Heather and I both see this in the women we work with. The question behind the question: If AI helps me do this faster, does my work still count? Do I still count?
I rarely hear men wrestling with this. They just use the tool.
Women, meanwhile, are worried about being judged for using it incorrectly. Worried about getting in trouble. Worried about being seen as cheating. So they look for practical uses they feel they won’t get in trouble for - which means they stay small, stay safe, and stay behind.
This is a rational response to decades of being held to different standards. But rational or not, it’ll compound into a crisis.
The Jobs That Disappear First
When analysts list the roles most likely to be automated by AI, they point to administrative work, data entry, customer service, research assistants, creative support, writing.
Now look at who holds those jobs.
Women.
Disproportionately, overwhelmingly, women.

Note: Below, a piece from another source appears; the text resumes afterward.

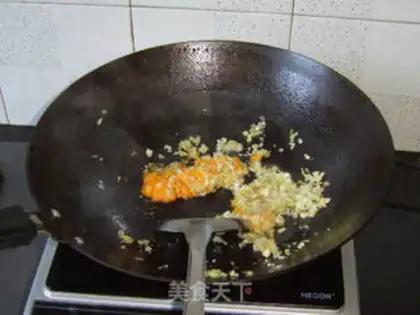 Make Crab fried cake step 5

So the same group that’s adopting AI more slowly - because they’re exhausted, undertrained, worried about judgment, and expected to upskill on their own time - is also the group most likely to have their roles restructured or eliminated by AI.

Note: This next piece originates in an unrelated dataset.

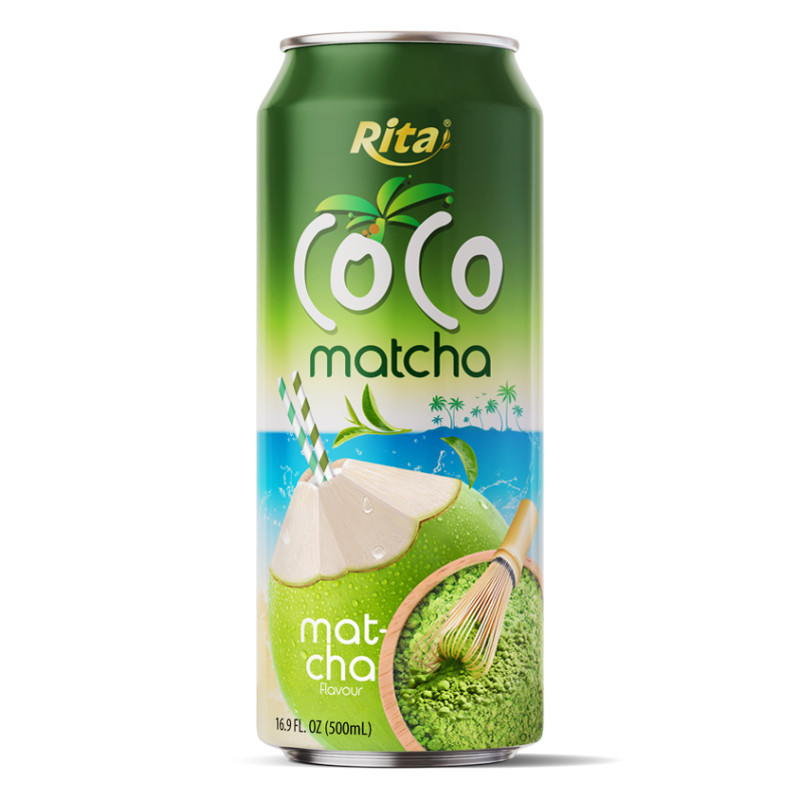Coco Matcha 500ml can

This conversation has officially left prediction territory and moved into math.
And if we don’t change the equation, AI will blow the wage gap wide open.

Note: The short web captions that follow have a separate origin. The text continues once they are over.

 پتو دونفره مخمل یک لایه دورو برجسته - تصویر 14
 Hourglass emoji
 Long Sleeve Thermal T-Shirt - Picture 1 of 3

The Person Who Says Nothing in Meetings
Here’s what I’ve started noticing in every AI-related conversation inside organizations.
There are the enthusiasts - usually confident, usually already experimenting, usually talking loudly about the tools they’ve tried.
There are the skeptics - bringing up hallucinations, job losses, that lawyer who submitted fake case law.
And then there’s a third group. The biggest group.
The people who say nothing.
They’re not bought into either extreme. They’re not sure if it’s safe to admit they don’t understand. They don’t know if their experimentation counts as innovation or as a fireable offense.
The silent group is disproportionately women, people of colour, introverts, and people without proximity to power.
The Real Question
Obviously, women are excellent at learning AI! Shona Boyd, a product manager I spoke with recently, taught herself AI by solving a real problem at work - then realized there weren’t many women who looked like her leading these conversations. So she started showing up publicly, being visible, being approachable. Being the reference point for people who felt afraid to ask questions. Even though it involved taking herself out of her comfort zone.
That’s the blueprint.
The real question isn’t why aren’t women adopting AI faster?
It’s what systems are we building that assume infinite time, unlimited access, and zero fear of judgment?
Because those systems don’t serve women. They don’t serve caregivers. They don’t serve anyone who’s already carrying an invisible load.
What Actually Helps
If you’re a leader reading this and wondering what to do, here’s a start: Stop designing for people who don’t exist. The ones with four free hours in the middle of a Tuesday don’t need your help. Design for the woman watching your training on her phone in a storage room during her lunch break.
Make it workshop-able, not lecture-able. One-hour AI overviews create to-do lists that feel impossible. Small-group sessions where people can actually build something? That sticks.
Stop treating AI training as spare-time homework. It runs through everything. Like the internet - but it will take a minute to get there. If it matters to the organization, it gets resourced like it matters. That means time during work hours. That means compensation. That means not asking your most overburdened people to do one more thing on their own.
I’ve called my book Swan Dive Backwards because that’s what I did. Full commitment. Enthusiastic amount of theater. Zero plan for climbing back up.
But here’s what I’ve learned - a true swan dive backwards isn’t about how brave you were.
It’s about building the bridge so nobody else has to jump blind.
I don’t want to be the only brown woman in the room talking about AI anymore. I don’t want women learning this at 11pm in stolen moments. I don’t want the literacy gap to become a leverage gap to become yet another generation of unrealized potential.
The cliff is here. The water’s cold. But nobody has to jump alone.